[Questions about scenes in pictures]
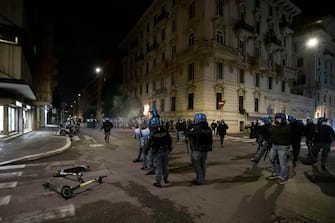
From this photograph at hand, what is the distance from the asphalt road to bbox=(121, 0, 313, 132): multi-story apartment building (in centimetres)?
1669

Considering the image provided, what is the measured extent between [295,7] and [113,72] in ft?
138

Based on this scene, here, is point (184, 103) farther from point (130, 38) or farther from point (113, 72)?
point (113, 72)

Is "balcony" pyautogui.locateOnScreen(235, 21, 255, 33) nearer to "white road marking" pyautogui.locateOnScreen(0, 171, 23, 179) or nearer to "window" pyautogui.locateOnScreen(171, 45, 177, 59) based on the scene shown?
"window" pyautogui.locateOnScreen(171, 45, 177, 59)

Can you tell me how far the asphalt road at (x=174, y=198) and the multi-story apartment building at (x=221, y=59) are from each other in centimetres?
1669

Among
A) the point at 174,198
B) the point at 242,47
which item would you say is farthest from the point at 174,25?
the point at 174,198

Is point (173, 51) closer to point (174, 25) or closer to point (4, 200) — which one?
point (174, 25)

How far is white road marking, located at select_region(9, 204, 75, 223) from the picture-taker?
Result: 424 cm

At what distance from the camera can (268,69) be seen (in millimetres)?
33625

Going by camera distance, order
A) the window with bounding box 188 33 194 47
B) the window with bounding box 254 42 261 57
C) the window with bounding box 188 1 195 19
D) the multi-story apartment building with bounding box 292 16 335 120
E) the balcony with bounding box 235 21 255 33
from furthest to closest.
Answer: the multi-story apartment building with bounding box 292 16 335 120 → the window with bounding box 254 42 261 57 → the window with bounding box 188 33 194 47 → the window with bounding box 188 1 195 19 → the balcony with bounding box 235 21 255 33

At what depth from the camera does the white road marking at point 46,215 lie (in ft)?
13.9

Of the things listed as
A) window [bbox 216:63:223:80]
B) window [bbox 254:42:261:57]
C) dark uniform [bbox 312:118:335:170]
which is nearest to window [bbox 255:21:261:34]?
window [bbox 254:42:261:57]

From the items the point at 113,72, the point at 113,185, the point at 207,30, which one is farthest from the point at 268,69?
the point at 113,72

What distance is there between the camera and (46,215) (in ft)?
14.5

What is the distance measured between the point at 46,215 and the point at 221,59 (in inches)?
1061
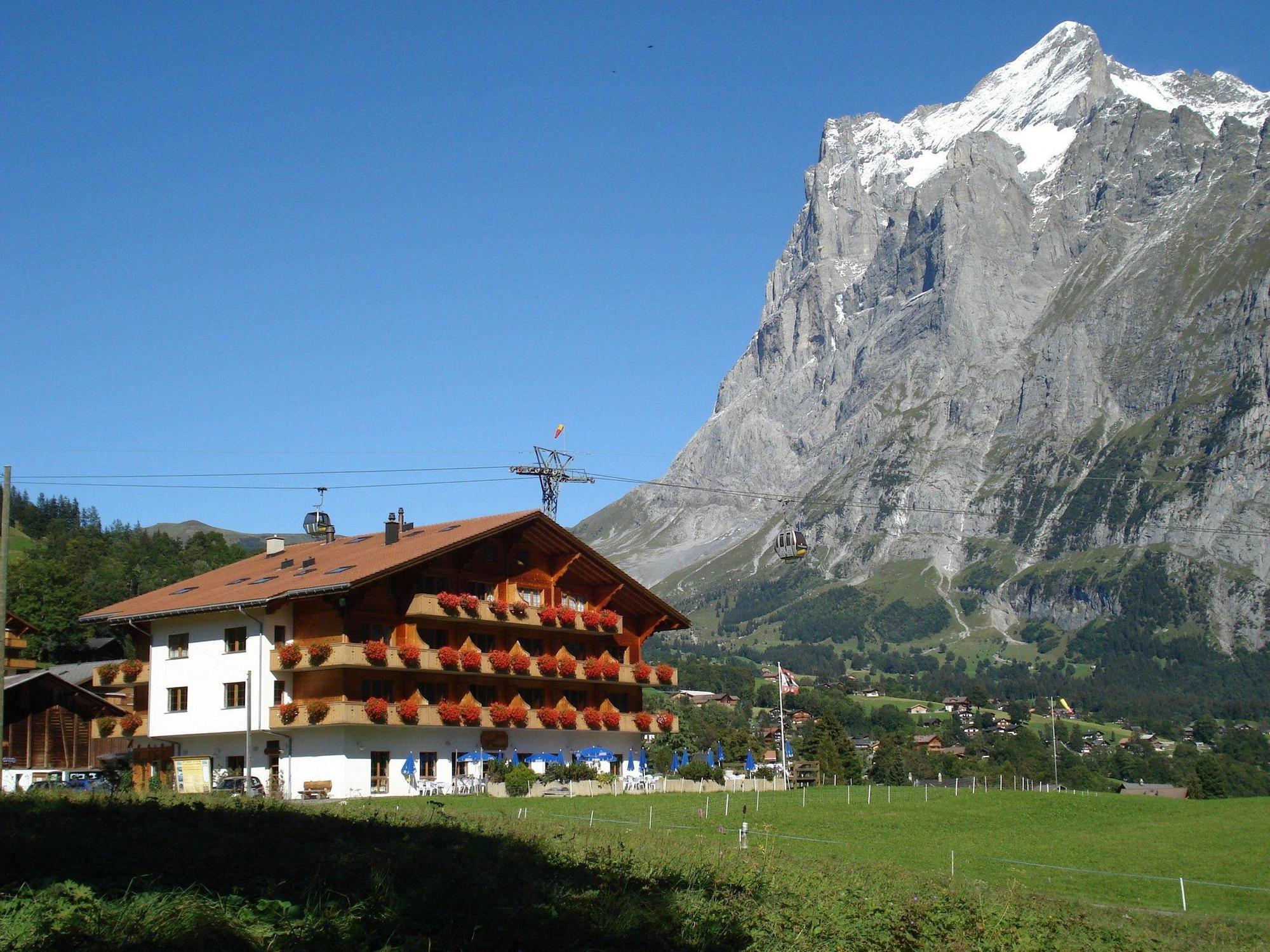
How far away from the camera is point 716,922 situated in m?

** Exercise goal **
Copy every row above word for word, leaving out the pictures.

** Output **
From this photograph at hand, what is the distance from the asphalt road to bbox=(121, 0, 313, 132): multi-story apartment building (in centimetres)?
1669

Considering the image provided, what is the measured extent between [295,7] and [113,72] in ft?
138

Based on this scene, here, is point (184, 103) farther from point (130, 38) or farther from point (113, 72)?
point (113, 72)

Is "balcony" pyautogui.locateOnScreen(235, 21, 255, 33) nearer to "white road marking" pyautogui.locateOnScreen(0, 171, 23, 179) or nearer to "window" pyautogui.locateOnScreen(171, 45, 177, 59) based on the scene shown?
"window" pyautogui.locateOnScreen(171, 45, 177, 59)

Can you tell me how far the asphalt road at (x=174, y=198) and the multi-story apartment building at (x=221, y=59) are from each other in centimetres?
1669

Among
A) the point at 174,198
B) the point at 242,47
which item would you say is farthest from the point at 174,25?
the point at 174,198

Is point (173, 51) closer to point (174, 25) or closer to point (4, 200) — which one?
point (174, 25)

How far is white road marking, located at select_region(9, 204, 75, 223) from the picture-taker?
Result: 424 cm

At what distance from the camera can (268,69) be seen (in millimetres)?
33625

Going by camera distance, order
A) the window with bounding box 188 33 194 47
B) the window with bounding box 254 42 261 57
C) the window with bounding box 188 1 195 19
D) the multi-story apartment building with bounding box 292 16 335 120
E) the balcony with bounding box 235 21 255 33
from furthest to closest.
Answer: the multi-story apartment building with bounding box 292 16 335 120 → the window with bounding box 254 42 261 57 → the window with bounding box 188 33 194 47 → the window with bounding box 188 1 195 19 → the balcony with bounding box 235 21 255 33

At what depth from the camera does the white road marking at point 46,215 lie (in ft)?
13.9

Of the things listed as
A) window [bbox 216:63:223:80]
B) window [bbox 254:42:261:57]
C) dark uniform [bbox 312:118:335:170]
which is nearest to window [bbox 255:21:261:34]?
window [bbox 254:42:261:57]

From the items the point at 113,72, the point at 113,185, the point at 207,30, which one is farthest from the point at 268,69?
the point at 113,72

What distance is there between the camera and (46,215) (in ft)?
14.5

What is the distance measured between the point at 46,215 and the point at 221,59 (in inches)?
1061
How far away from the camera is point 716,922 situated in m?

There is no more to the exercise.